[Stored items from a collection]
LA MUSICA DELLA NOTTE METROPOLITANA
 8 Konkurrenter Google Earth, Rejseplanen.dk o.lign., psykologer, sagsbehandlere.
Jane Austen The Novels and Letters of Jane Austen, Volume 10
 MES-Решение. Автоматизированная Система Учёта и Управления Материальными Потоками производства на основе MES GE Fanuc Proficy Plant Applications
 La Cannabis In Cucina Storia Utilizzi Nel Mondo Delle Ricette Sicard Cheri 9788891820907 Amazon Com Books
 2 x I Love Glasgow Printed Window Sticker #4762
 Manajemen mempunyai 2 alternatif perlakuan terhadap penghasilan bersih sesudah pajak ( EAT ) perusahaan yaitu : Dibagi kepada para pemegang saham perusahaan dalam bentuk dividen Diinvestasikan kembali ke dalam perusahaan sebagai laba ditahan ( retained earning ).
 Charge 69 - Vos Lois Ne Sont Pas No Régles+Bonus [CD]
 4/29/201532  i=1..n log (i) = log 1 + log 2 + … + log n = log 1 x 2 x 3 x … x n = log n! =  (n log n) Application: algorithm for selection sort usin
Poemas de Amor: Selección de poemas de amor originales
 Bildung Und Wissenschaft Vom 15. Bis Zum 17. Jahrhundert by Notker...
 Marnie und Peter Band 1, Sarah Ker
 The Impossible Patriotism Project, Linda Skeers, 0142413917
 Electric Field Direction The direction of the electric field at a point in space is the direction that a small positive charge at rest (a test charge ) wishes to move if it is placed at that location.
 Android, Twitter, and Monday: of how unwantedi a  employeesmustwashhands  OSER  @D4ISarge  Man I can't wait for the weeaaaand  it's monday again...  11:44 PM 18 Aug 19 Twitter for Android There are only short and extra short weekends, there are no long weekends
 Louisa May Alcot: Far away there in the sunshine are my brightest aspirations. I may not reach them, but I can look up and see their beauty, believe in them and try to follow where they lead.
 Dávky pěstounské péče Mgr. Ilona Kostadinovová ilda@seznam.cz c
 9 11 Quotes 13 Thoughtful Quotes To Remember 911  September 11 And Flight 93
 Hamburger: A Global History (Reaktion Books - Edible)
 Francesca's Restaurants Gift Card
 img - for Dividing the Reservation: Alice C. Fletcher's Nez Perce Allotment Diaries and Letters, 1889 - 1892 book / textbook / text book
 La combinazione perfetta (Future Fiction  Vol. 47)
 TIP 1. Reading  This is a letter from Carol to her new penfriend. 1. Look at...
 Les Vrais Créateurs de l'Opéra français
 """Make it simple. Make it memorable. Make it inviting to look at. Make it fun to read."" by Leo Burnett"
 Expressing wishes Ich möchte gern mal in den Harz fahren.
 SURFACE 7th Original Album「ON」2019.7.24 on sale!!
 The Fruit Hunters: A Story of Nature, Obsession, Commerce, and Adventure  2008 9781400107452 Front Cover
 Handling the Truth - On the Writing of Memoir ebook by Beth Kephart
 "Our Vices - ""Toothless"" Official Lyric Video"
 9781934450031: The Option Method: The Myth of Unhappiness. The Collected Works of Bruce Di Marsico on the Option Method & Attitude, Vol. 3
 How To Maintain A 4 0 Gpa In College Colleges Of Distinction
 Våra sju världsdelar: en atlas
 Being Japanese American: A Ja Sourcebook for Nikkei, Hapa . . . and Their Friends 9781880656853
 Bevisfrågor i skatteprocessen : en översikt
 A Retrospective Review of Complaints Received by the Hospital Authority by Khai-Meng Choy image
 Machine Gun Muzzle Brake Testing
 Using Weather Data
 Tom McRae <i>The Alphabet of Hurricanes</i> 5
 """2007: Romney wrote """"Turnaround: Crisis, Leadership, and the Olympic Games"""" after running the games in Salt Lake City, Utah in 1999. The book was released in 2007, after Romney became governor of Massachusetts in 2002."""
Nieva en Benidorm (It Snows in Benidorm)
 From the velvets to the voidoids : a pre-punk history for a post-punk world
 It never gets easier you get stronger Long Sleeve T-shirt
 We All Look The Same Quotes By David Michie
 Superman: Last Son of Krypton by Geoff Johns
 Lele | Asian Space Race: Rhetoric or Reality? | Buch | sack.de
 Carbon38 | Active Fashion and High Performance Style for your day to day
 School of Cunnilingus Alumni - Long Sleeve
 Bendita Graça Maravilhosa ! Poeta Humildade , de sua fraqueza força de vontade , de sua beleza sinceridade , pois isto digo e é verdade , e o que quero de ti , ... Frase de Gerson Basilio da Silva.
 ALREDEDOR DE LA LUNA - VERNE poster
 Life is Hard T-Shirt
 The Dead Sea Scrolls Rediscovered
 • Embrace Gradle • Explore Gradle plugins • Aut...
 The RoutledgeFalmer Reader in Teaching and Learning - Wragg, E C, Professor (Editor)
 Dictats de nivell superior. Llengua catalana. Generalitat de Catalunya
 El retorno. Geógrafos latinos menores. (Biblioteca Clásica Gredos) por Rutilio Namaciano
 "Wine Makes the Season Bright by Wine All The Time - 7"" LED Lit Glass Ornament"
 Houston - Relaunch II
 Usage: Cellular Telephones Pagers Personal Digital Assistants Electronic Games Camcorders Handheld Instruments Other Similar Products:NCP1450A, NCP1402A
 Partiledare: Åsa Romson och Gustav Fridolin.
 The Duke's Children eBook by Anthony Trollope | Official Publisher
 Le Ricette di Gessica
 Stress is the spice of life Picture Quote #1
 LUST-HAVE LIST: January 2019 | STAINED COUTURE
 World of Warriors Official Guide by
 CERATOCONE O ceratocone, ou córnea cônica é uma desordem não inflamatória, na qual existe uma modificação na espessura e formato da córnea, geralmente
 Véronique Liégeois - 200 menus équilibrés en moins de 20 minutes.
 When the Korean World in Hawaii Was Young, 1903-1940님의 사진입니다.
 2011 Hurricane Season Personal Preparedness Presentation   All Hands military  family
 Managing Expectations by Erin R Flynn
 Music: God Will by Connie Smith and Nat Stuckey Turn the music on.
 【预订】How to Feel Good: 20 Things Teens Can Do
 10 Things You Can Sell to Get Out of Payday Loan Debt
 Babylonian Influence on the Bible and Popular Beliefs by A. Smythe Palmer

TASK DIRECTIONS: The lines above that hold the word "Quotes" should be found and copied out.

RESPONSE TO THIS EXERCISE:
 9 11 Quotes 13 Thoughtful Quotes To Remember 911  September 11 And Flight 93
 We All Look The Same Quotes By David Michie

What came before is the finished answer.